▶ [OBJECTIVE]: Recast the material as a Markdown table with the columns "Row" and "Text", from the line containing "Based on the image, of" through the end of the material, both ends included. Put a row number and one line in each row, and leave out blank lines.

— BEGIN DATA SHOWN —

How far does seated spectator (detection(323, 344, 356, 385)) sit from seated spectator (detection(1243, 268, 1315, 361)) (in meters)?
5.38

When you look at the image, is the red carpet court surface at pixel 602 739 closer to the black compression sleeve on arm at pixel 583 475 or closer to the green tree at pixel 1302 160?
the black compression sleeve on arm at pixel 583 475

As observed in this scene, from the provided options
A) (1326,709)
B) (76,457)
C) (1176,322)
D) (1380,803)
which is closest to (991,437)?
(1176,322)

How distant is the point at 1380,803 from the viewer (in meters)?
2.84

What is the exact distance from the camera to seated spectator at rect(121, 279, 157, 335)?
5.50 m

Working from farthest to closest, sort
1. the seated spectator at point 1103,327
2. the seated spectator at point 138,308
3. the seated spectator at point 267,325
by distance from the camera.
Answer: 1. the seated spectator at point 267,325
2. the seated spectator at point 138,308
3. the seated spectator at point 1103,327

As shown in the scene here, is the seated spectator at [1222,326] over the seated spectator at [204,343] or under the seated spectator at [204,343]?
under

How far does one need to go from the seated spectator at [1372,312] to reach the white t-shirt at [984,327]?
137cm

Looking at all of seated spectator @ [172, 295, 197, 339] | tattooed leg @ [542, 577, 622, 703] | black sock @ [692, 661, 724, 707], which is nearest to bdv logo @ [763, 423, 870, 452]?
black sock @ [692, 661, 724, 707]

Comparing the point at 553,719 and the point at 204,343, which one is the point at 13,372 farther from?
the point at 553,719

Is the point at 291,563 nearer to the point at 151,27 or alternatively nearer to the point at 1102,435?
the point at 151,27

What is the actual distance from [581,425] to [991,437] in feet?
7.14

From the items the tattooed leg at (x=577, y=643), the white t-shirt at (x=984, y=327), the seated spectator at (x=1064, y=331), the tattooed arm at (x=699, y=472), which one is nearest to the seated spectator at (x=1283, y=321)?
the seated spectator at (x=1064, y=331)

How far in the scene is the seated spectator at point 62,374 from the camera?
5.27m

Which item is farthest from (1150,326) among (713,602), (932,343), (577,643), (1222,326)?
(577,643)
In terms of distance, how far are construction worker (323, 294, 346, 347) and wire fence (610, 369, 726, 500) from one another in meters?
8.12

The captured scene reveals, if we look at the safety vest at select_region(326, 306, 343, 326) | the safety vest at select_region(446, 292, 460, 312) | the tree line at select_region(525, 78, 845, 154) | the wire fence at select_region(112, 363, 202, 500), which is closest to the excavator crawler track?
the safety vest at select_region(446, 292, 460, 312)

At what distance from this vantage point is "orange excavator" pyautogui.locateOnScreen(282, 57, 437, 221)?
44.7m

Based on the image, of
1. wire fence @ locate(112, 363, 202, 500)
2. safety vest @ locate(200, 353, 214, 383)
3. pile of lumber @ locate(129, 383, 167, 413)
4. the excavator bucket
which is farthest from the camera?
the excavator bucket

— END DATA SHOWN —

▶ [RESPONSE]:
| Row | Text |
|---|---|
| 1 | Based on the image, of |
| 2 | 1. wire fence @ locate(112, 363, 202, 500) |
| 3 | 2. safety vest @ locate(200, 353, 214, 383) |
| 4 | 3. pile of lumber @ locate(129, 383, 167, 413) |
| 5 | 4. the excavator bucket |
| 6 | which is farthest from the camera? |
| 7 | the excavator bucket |